The similarity between the spike protein's NTD fold and cellular galectins suggests a possible evolutionary origin through gene capture.

Answer: True

This statement is correct. The N-terminal domain (NTD) of the spike protein exhibits a fold similar to cellular galectins, suggesting a potential evolutionary origin through gene capture from host cellular proteins.

The C-terminal domain (CTD) of the spike protein is thought to have evolved independently from the NTD.

Answer: False

This statement is incorrect. It has been suggested that the C-terminal domain (CTD) of the spike protein may have evolved from the N-terminal domain (NTD) through a process of gene duplication.

The M (membrane) protein and E (envelope) protein do not influence the trafficking or incorporation of the spike protein.

Answer: False

This statement is incorrect. In SARS-CoV-2, both the M (membrane) protein and the E (envelope) protein modulate the trafficking of the spike protein within the host cell and influence its incorporation into new virions.

The C-terminal tail of the spike protein anchors it to the viral envelope and interacts with the M protein.

Answer: True

This statement is correct. The C-terminal tail of the spike protein is involved in anchoring it to the viral envelope and is known to interact with the M protein, facilitating its incorporation into new virions.

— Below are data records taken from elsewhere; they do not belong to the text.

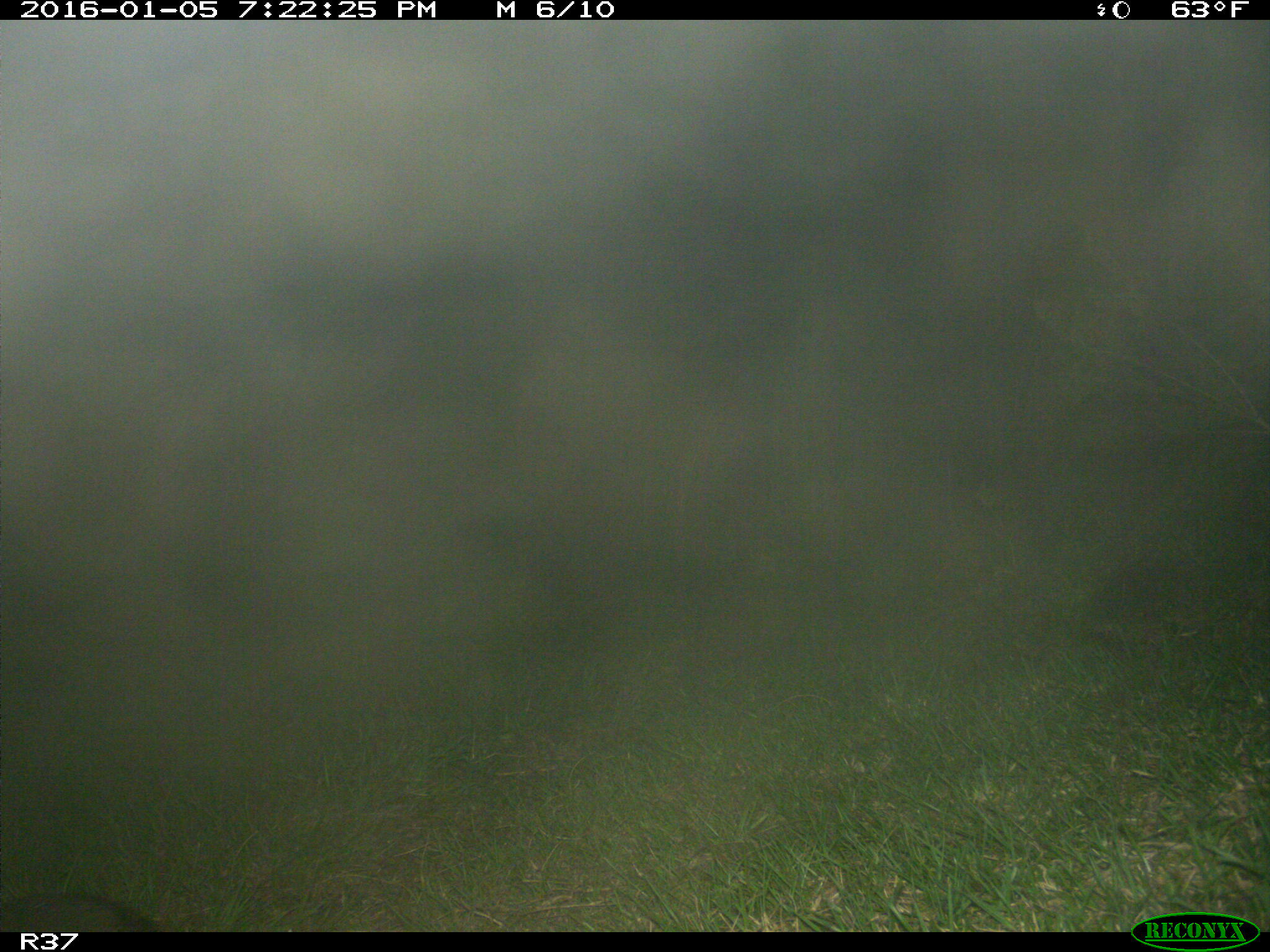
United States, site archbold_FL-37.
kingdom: Animalia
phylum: Chordata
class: Mammalia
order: Cingulata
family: Dasypodidae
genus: Dasypus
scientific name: Dasypus novemcinctus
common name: nine-banded armadillo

Human serum albumin binding to the spike protein enhances viral entry by facilitating receptor interaction.

Answer: False

This statement is incorrect. Human serum albumin can bind to the S1 region of the spike protein, potentially competing with ACE2 binding and thereby restricting viral entry into cells.

What is the potential function of the "glycan shield" on the spike protein?

Answer: To hide antibody-binding sites (epitopes) from the immune system.

The "glycan shield" formed by extensive glycosylation on the spike protein can help hide antibody-binding sites (epitopes) from the host immune system, potentially hindering immune recognition.

What evolutionary relationship is suggested by the similarity between the spike protein's NTD fold and cellular galectins?

Answer: Gene capture from host cellular proteins.

The N-terminal domain (NTD) of the spike protein exhibits a fold similar to cellular galectins, suggesting a potential evolutionary origin through gene capture from host cellular proteins.

What is the role of the spike protein's interaction with human serum albumin?

Answer: It inhibits viral entry by competing with ACE2 binding.

Human serum albumin can bind to the S1 region of the spike protein, potentially competing with ACE2 binding and thereby restricting viral entry into cells.